BEGIN

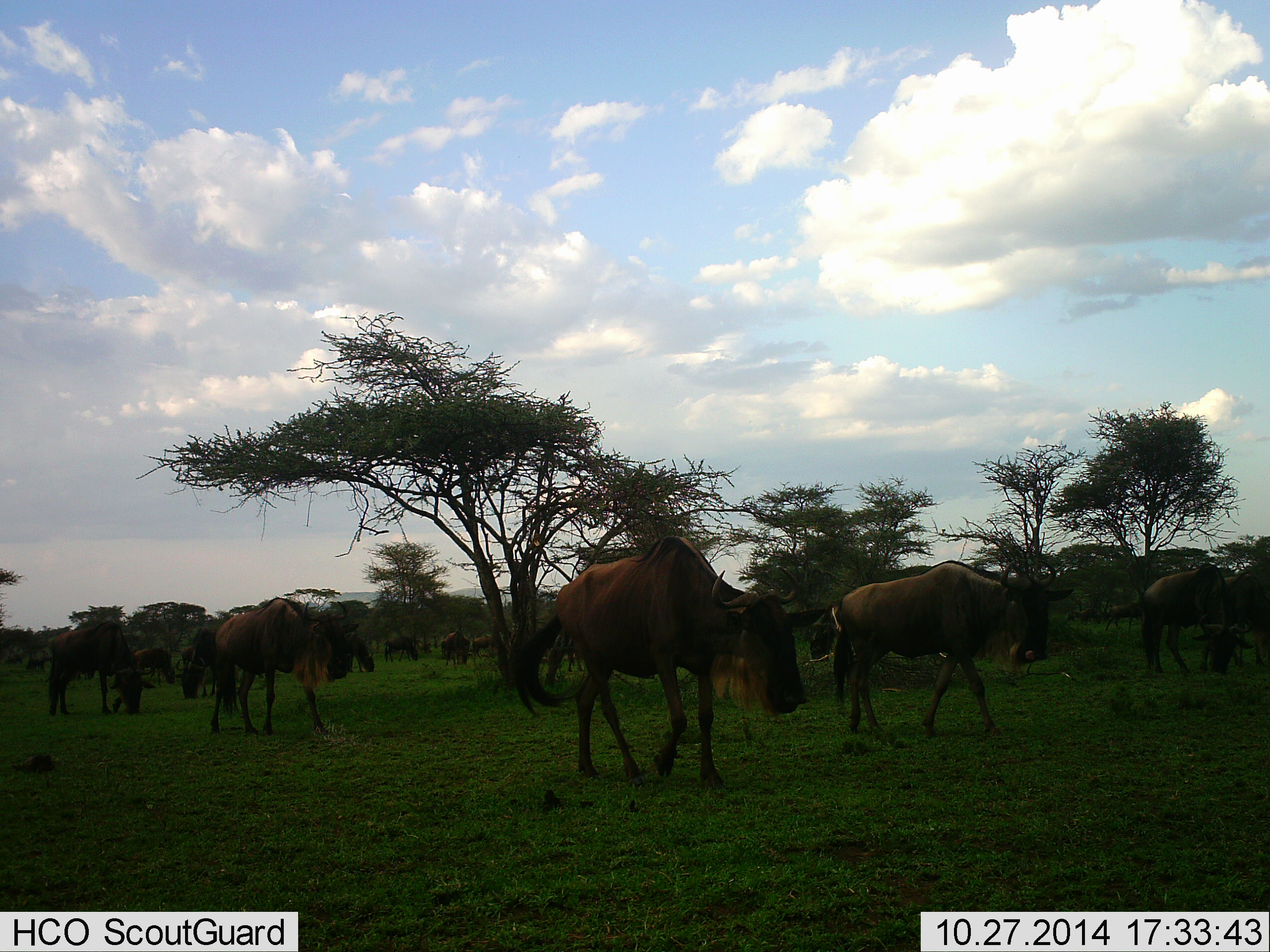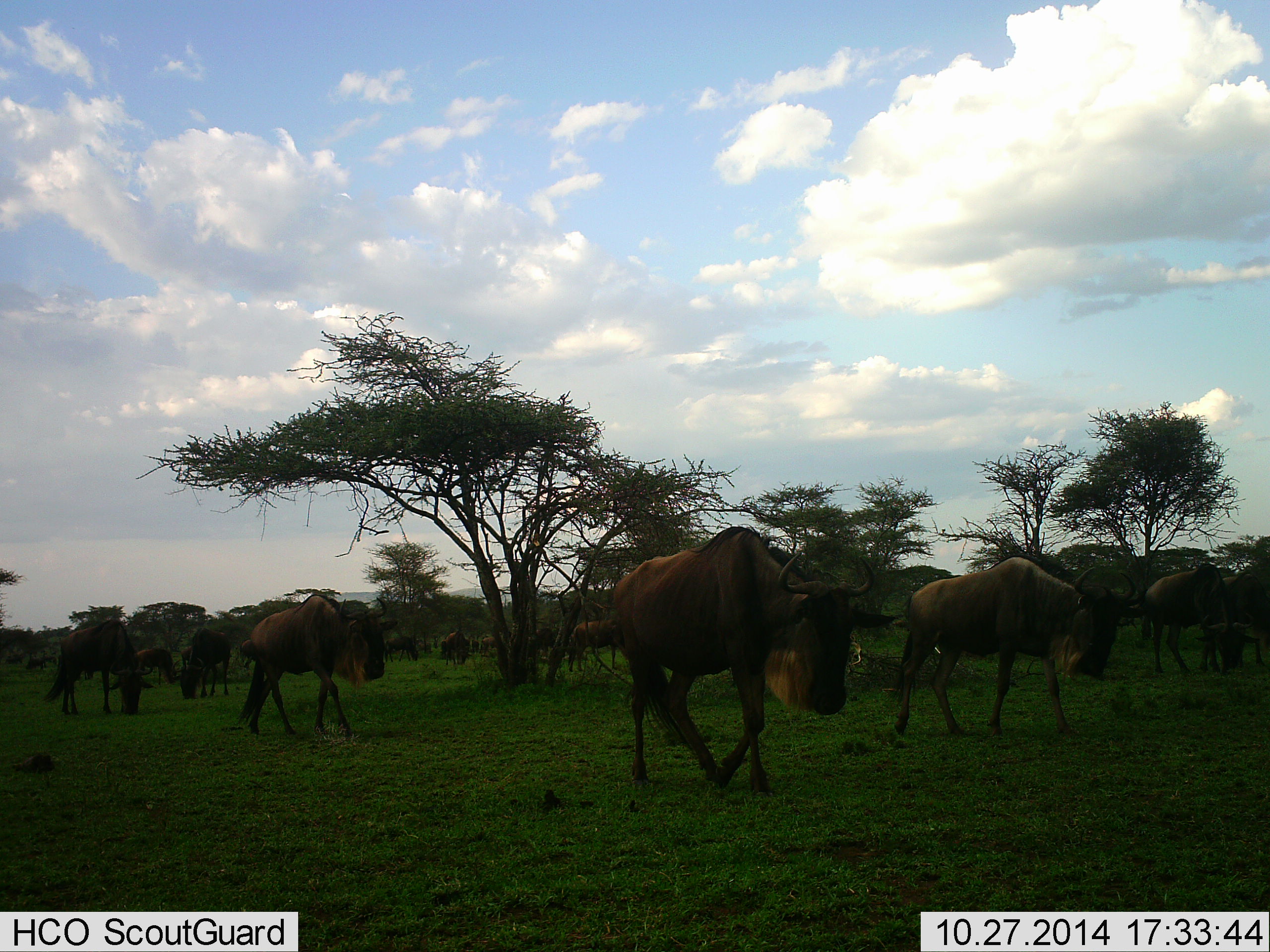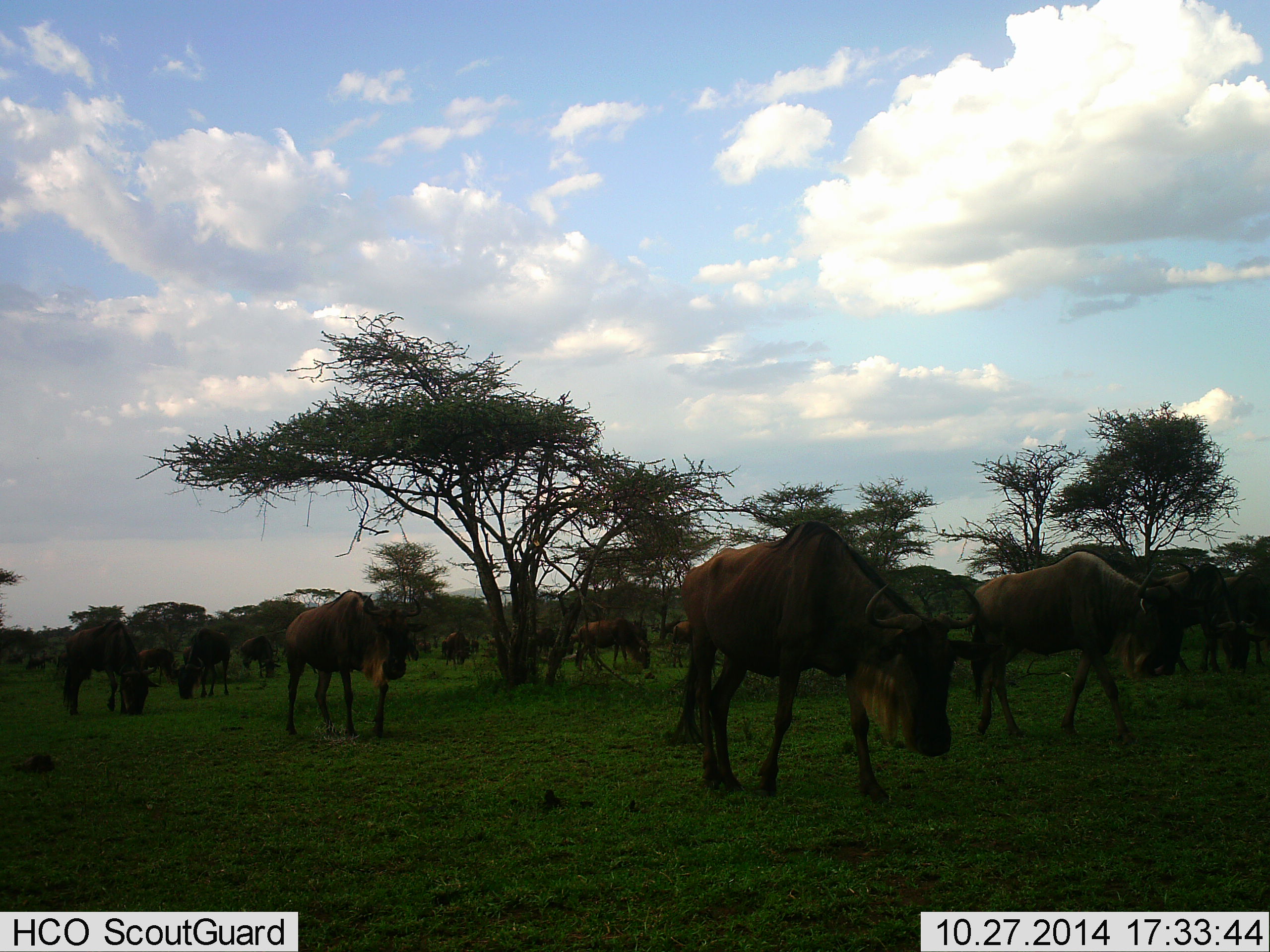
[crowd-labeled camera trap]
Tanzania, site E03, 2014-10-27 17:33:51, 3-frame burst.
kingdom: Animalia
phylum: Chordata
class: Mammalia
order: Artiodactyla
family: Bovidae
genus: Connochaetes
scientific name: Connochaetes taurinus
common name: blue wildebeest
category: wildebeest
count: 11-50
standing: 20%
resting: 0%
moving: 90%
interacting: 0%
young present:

END

**YOUR OBJECTIVE**
Please copy the records above word for word, leaving out every picture.

**WRITTEN ANSWER**
[crowd-labeled camera trap]
Tanzania, site E03, 2014-10-27 17:33:51, 3-frame burst.
kingdom: Animalia
phylum: Chordata
class: Mammalia
order: Artiodactyla
family: Bovidae
genus: Connochaetes
scientific name: Connochaetes taurinus
common name: blue wildebeest
category: wildebeest
count: 11-50
standing: 20%
resting: 0%
moving: 90%
interacting: 0%
young present:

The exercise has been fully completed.